MORE TIPS ON REPLACING WINDOWS
-by Tom Hull
It seems a simple enough thing to do, and many times it is - but other times they are in such awkward and inaccessible places you just wonder HOW?
* - The insights that help most are the ones you get by "back-engineering" these little houses, that is - figuring out the order in which the various parts were put together in the first place. It seems evident that the houses and bases were assembled and painted separately. Putting in the windows was about 2nd to the the last step before the house was glued down to the base. Piece o'cake! You had easy access to everything at that stage of assembly! But once they have been glued down to the base it becomes a whole "different ball-game!", so - if you have a house off it's base that needs doors and windows, consider yourself lucky! Do everything you need to do to that house and base before you glue them down together.
* - Many have been the times, however, when many of us have had to take a hobby knife or surgical scalpel and very carefully cut under roof edges and open roofs - or even take whole houses of their bases to get access. Sometimes you can get away with not having to match colors and repaint by making the cuts in hidden areas under roof eaves etc.,- but other times no. This is where skill and practice (and personal pride) really grow.
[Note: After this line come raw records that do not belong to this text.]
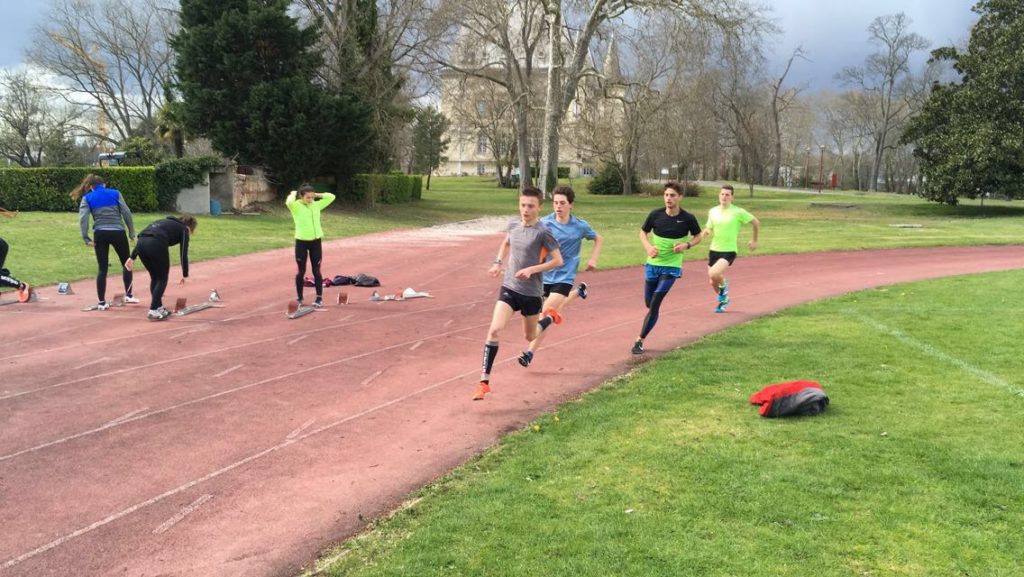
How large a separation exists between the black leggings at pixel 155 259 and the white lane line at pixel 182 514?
690 cm

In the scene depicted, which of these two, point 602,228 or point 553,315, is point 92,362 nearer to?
point 553,315

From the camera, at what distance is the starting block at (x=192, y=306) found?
1159cm

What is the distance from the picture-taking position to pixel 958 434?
235 inches

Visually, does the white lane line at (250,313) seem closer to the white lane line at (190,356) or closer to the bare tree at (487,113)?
the white lane line at (190,356)

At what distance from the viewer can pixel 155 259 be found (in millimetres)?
10938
* - Assuming we now have access, it becomes a matter of preparing the inside sufaces of the opening. The first thing is to smooth the inside edges to receive the new replacement. There will almost always be remnants of the old, brittle animal glue clinging there, fragments of the old paper or cellophane. You must get all that out with hobby knives, dental picks - whatever it takes. Then, after all that, the cardboard edge is seldom flat and even. I sometimes use tiny Swiss "jewelers" files to acheive additional smoothing, but be careful not to leave visible nicks in the outline of the "frame." The idea is that when we put the window/door into place, it will lie smooth and flat.
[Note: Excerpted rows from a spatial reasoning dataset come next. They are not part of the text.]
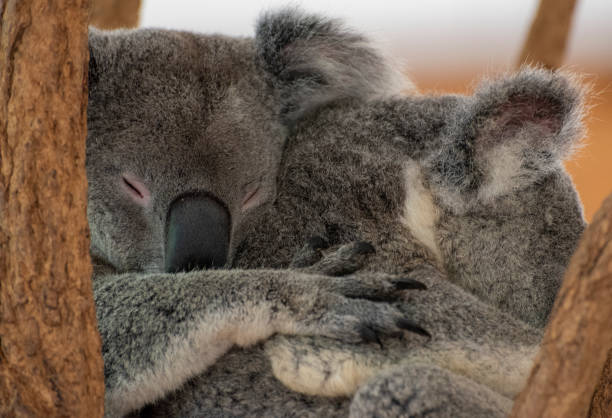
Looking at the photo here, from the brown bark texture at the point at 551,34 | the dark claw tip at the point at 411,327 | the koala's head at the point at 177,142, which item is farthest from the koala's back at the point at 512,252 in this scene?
the brown bark texture at the point at 551,34

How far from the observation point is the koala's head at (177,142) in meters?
2.15

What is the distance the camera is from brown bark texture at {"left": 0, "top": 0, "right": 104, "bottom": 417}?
1.46m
* - Now we choose the door or window and by trial and trial again, trim it to fit the space under reconstruction so that no corner causes it to be lifted away from the inside of the frame, or get in the way of the next window we'll want to do. We then lay a bead of glue around the inside of the cardboard opening ( I use flat toothpicks: little blobs at a time.) For paper doors and windows - white glue like "Elmer's" or "Elmers Carpenter Glue," or Aleene's "Tacky-glue" are fine. As always with glue - the object is to use the minimum, but still enough. Sometimes - even after having surgically opened a house - it still isn't always child's play to get that window into position without smearing a bit of glue onto what shows. Get your toothpicks and get those little blobs off immediately!- before they harden. Once I am satisfied with the positioning, i will try to get my fingertip behind and tamp it onto the cardboard frame for a little "sink-in" pressure. But the paper doors and windows are easy and forgiving. The white glue is very strong with paper and at just a few points it will hold them fine.
Next: go to a movie, do 20 push-ups, start a rumor about somebody - then come back for the next window. My POINT: TAKE YOUR TIME! - These little houses are older than most of us and if we do it right now - they will be here long afterwe are - posing curious, out-of-the-box questions that may just save some future human youth from an "Orwellian" robotic corporate nightmare future.